• Written problem a
Print the passage of the forum post below starting with "Given the free" and going on through "attack and digest?", copying every word and punctuation mark unchanged.

• Article
────────────────

Postby Leonidas300 » Mon May 10, 2010 10:26 pm

This is a good thread.

adrianus, I think that what you are doing is admirable, and I understand your motives completely. I hope to one day have the mastery of Latin that you demonstrate in this thread.

I am somewhat of a cliche on this site I am sure; I studied Latin in school where I found it fascinating, but I chose to go elsewhere for my academic thrills. I have returned to the subject and I would dearly love to be able to write in Latin with the skills of adrianus.

I would like a little advice though, and I think many of us out here would like the same; forgive me if this has already been requested.

Given the free texts on this site and bearing in mind what is available on the Perseus project, is there someone that could write a definitive list of texts, running from easiest to hardest in terms of difficulty, but that is also mapped to the learning stages of D'Ooge's Latin for Beginners et al. that the aspiring classicist could attack and digest?

I for one would love to be able to put a marker at a stage in D'Ooge or any other learning text that said "Attempt 'X'", knowing that I would have a fairly decent chance of translating a little original material, and not the Latin equivalent of "Where's Wally" found in the learning texts themselves, which I find to be demotivating. I know that to run, you need to be able to walk, but it would be nice to have a target to aim for.

The same would be great of Greek too, and if it hasn't been done already, I think that this ordered text reading plan could be a great thing for those of us motivated by the thought of reading the original texts in the original languages.

Any help at all on this would be much appreciated, even if it is just a starter for ten, as I'm sure there will be debate on what the order of texts would be.

────────────────

• Rows from a data collection
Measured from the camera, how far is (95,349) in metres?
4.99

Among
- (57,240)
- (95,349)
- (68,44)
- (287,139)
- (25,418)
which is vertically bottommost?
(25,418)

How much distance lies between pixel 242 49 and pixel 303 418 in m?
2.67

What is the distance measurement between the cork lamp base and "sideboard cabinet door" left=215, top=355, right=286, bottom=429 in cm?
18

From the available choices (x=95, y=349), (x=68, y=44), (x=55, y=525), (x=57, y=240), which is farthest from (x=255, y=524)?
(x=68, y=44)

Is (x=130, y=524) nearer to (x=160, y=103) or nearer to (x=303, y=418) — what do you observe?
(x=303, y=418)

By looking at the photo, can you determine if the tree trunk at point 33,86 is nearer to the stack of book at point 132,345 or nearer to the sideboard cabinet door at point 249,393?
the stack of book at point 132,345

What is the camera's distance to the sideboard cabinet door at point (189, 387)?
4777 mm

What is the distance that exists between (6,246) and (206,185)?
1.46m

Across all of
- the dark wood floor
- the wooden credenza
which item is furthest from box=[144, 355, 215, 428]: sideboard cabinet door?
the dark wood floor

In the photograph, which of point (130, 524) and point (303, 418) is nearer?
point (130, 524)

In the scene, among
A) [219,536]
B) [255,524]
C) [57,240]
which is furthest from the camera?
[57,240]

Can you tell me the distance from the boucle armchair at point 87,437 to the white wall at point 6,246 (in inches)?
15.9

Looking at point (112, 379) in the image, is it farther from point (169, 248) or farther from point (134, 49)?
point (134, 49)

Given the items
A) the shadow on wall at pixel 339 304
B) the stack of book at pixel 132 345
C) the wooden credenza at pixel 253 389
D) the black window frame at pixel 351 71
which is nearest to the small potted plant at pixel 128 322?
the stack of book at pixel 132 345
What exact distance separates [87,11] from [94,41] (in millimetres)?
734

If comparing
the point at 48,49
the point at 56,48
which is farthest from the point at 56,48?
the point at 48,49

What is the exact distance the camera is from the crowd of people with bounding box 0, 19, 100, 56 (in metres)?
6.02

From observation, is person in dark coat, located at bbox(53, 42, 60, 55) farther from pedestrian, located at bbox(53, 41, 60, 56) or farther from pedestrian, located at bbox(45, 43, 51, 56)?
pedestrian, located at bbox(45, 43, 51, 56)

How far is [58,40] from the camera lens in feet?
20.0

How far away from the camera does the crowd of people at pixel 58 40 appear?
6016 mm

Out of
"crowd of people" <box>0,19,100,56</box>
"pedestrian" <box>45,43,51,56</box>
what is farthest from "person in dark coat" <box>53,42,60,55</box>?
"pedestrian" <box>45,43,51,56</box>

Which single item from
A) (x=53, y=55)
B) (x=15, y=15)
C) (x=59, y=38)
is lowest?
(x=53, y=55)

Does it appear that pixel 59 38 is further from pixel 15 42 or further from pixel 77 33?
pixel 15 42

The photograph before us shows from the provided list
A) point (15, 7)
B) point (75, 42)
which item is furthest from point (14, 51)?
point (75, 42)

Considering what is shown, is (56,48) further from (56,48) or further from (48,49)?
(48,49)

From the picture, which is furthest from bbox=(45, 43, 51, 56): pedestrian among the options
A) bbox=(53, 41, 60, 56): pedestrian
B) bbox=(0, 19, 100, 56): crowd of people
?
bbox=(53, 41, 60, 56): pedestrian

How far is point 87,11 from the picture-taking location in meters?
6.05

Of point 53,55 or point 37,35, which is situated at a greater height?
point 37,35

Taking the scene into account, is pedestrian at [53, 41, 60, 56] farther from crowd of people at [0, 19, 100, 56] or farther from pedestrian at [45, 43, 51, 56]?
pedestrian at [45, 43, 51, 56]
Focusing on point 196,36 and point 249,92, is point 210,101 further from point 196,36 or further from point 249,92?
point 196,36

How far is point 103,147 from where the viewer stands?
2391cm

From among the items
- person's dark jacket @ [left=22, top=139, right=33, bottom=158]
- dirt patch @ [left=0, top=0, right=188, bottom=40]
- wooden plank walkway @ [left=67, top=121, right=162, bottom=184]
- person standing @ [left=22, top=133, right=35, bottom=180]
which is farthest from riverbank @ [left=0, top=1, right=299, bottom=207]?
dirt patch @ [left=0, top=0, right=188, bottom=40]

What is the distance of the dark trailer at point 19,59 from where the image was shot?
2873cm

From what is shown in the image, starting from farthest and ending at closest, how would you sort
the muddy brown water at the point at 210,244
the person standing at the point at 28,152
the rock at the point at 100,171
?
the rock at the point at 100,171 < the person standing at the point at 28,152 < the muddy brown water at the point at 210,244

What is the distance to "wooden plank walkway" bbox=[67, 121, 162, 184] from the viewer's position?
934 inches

────────────────

• Written problem b
Identify each line in the rows above that contains the string "walkway", treating uppercase and lowercase as different, and copy those lines.

• Worked answer a
Given the free texts on this site and bearing in mind what is available on the Perseus project, is there someone that could write a definitive list of texts, running from easiest to hardest in terms of difficulty, but that is also mapped to the learning stages of D'Ooge's Latin for Beginners et al. that the aspiring classicist could attack and digest?

• Worked answer b
- wooden plank walkway @ [left=67, top=121, right=162, bottom=184]
What is the distance to "wooden plank walkway" bbox=[67, 121, 162, 184] from the viewer's position?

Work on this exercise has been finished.